After a longer than anticipated gestation, my Transfer Report has left my hands and is working its way through the administrative system to be externally examined. Fingers crossed, this is one of my last posts as an MPhil student and I will soon (post viva) be a PhD student proper.
The Transfer Report included a condensed form of the literature review and also a detailed report on Pilot Study. This Pilot Study was designed to lay sound foundations for the PhD research and involved implementing a system using geosemantic technologies, primarily to investigate ways in which semantic and geospatial data can work together but also to help me get to grips with the subject area and technologies available.
The full report will be made available in due course, once it has been examined (viva scheduled for end of November) and any corrections completed, but for now here is an update on some of the key findings of the Pilot Study and conclusions drawn.
Conclusion one: Oracle is really complicated
I started off with the idea that using Oracle for the research would be a really good idea. It is available for use under license for research purposes (OTN Developer License) and is the don of the database world. Furthermore, it does everything I required, all in one platform; no need to string bits of open source software together I thought with their undocumented ‘features’ and sparse documentation. After all, Oracle is a commercial system, an enterprise level system which supports all the relevant standards for geospatial, semantic and geosemantic data.

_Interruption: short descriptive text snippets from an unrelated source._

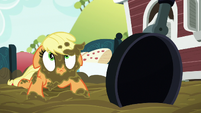 Applejack muddy and looking up S6E15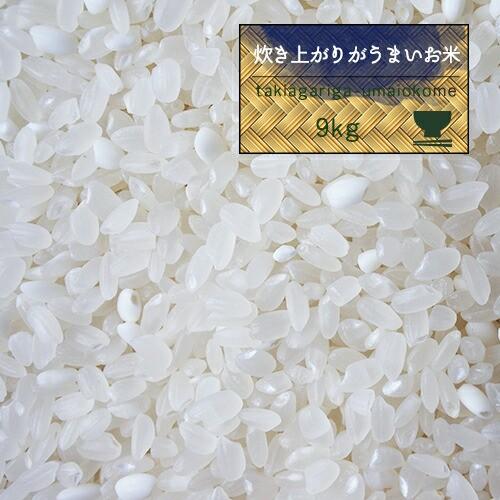米 10kg お米 精米 もち米入 炊き上がりがうまいお米 白米9kg オリジナル 噂のTKU モチさぱ 国産【白米9kg】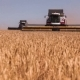Combine Harvester. Wheat Harvest. - VideoHive Item for Sale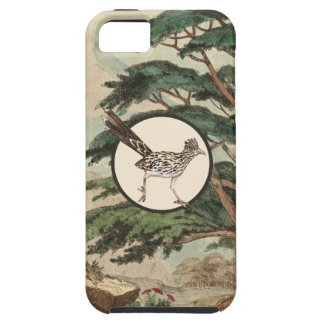 Roadrunner In Natural Habitat Illustration iPhone SE/5/5s Case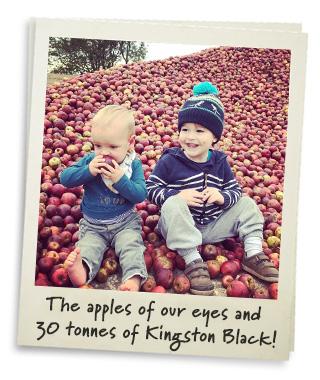 The boys and an apple mountain!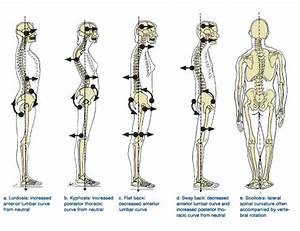 17 Best Images About Physical Assessment On Pinterest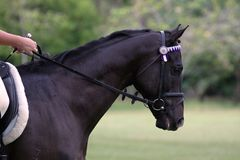 Съемка головы лошади Стоковые Фото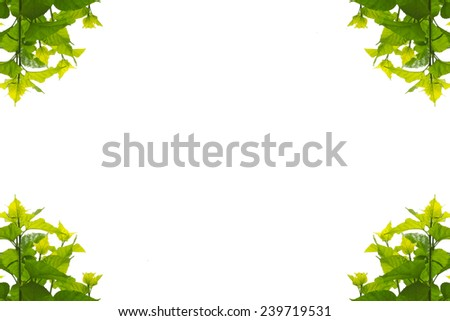 frame corner green leaves mulberry on white background - stock photo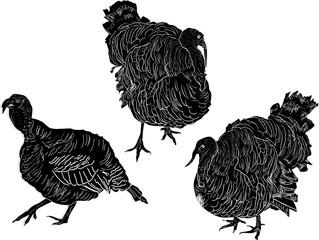 three turkey silhouettes isolated on white
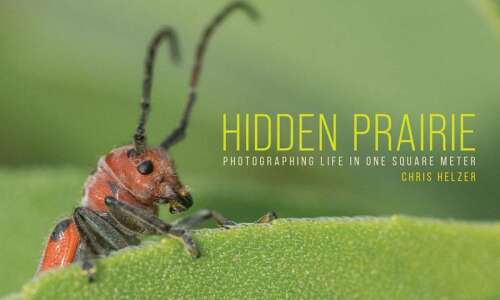 Ecologist captures life on the prairie, one photo at a…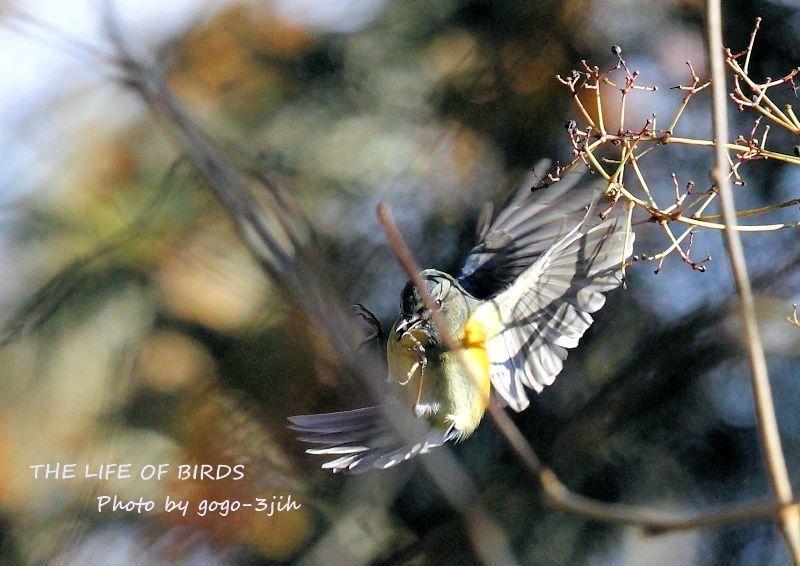 華麗で可憐な青い鳥、ルリビタキ_b0346933_08351657.jpg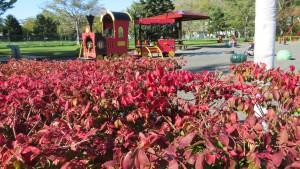 遊具広場とニシキギの紅葉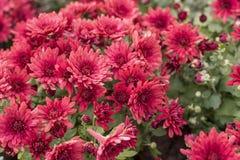 Όμορφο ρόδινο κόκκινο λουλούδι χρυσάνθεμων Στοκ Φωτογραφίες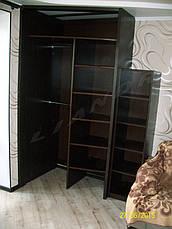 Шкаф-купе в кухню-студию, фото 3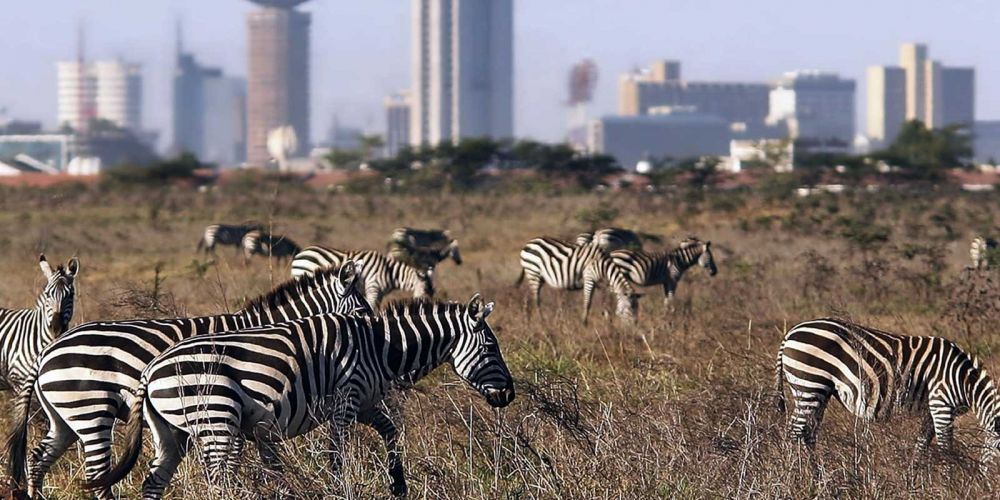 Top Rated Tourist Attractions In Kenya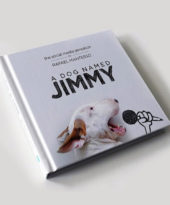 Jimmy Choo: o canino best-seller!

It is capable of functioning as a triple store, a geospatial database and integrates with the Jena framework by means of a dedicated connector. The latest version (12c) has also been significantly redesigned and improved with respect to the Spatial and Graph components.

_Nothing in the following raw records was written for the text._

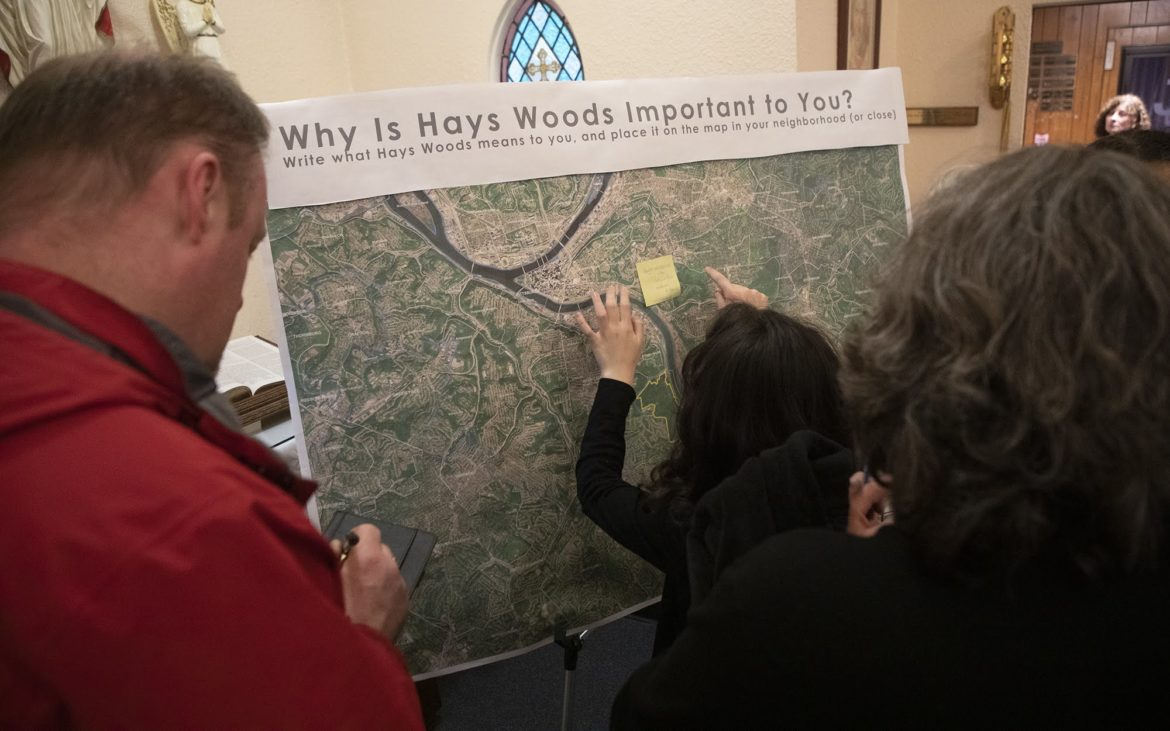Hays Woods task force says 'no' to housing. Residents learn its early findings.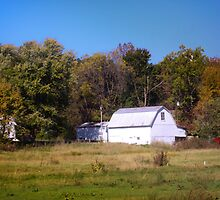 OLD WHITE BARN IN THE KNOBS OF INDIANA by Pauline Evans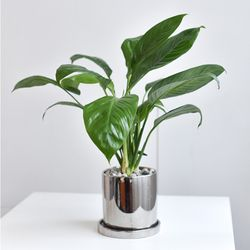스파티필름 공기정화 식물 인테리어 화분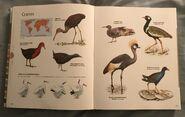 Visual Dictionary of Animals (74)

This is true, but being an enterprise level application, it also comes with considerable baggage. Notably, it is really, really complicated and much of this complexity is totally unnecessary for the likes of me undertaking a research project.
Now I don’t want to be unnecessarily critical of the platform but there are some real issues with using it for a research project such as GSTAR. Installation and configuration for starters is necessarily complex as it supports some seriously powerful tools such as security, distributed/pluggable databases, user/group roles and permissions not to mention Extended Data Types (essential for handling big data such as WKT geometries) and Indexing thereof. For a research project, components such as the enterprise level security are quite simply a hindrance rather than a help not to mention indexing. More critically, I found working with the Jena Connector and GeoSPARQL to be fraught with the (copious) documentation for the new version being a bit lacking; forums and blogs were of enormous help in fixing problems where the documentation wasn’t quite as helpful as it might have been for working with this latest version. No doubt this will bed down given time but being at the bleeding edge of such technology was not an ideal place to be.

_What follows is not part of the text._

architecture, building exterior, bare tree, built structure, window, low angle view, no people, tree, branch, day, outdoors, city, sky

Given I’m no longer using the Spatial and Graph components, the use of Oracle as the spatial database is no longer useful. Indeed, I won’t be using a spatial database as such with all data being prepared as Linked Geospatial Data within the triple store.
So, it’s been an experience but goodbye Oracle. Thanks for all the fish.
Conclusion two: Open Source software can be really good
Still smarting from my Oracle experiences and quite a long way down the road with less than I had hoped to show for my troubles, I returned to my initial review of triple stores, looking for a suitable alternative. My requirements are quite specific: The platform needs to support big data, be responsive, support inferencing/reasoning and, crucially, provide good support for GeoSPARQL. I recalled various papers from my literature review extolling the virtues of Parliament, other folk having used it on similar research projects. It also has a thoroughbred pedigree, originating from research initially undertaken by DARPA through the DARPA Agent Markup Language (DAML) Program and is now used as the base for applications in a range of tough, testing environments by Raytheon BBN Technologies. So an impressive pedigree.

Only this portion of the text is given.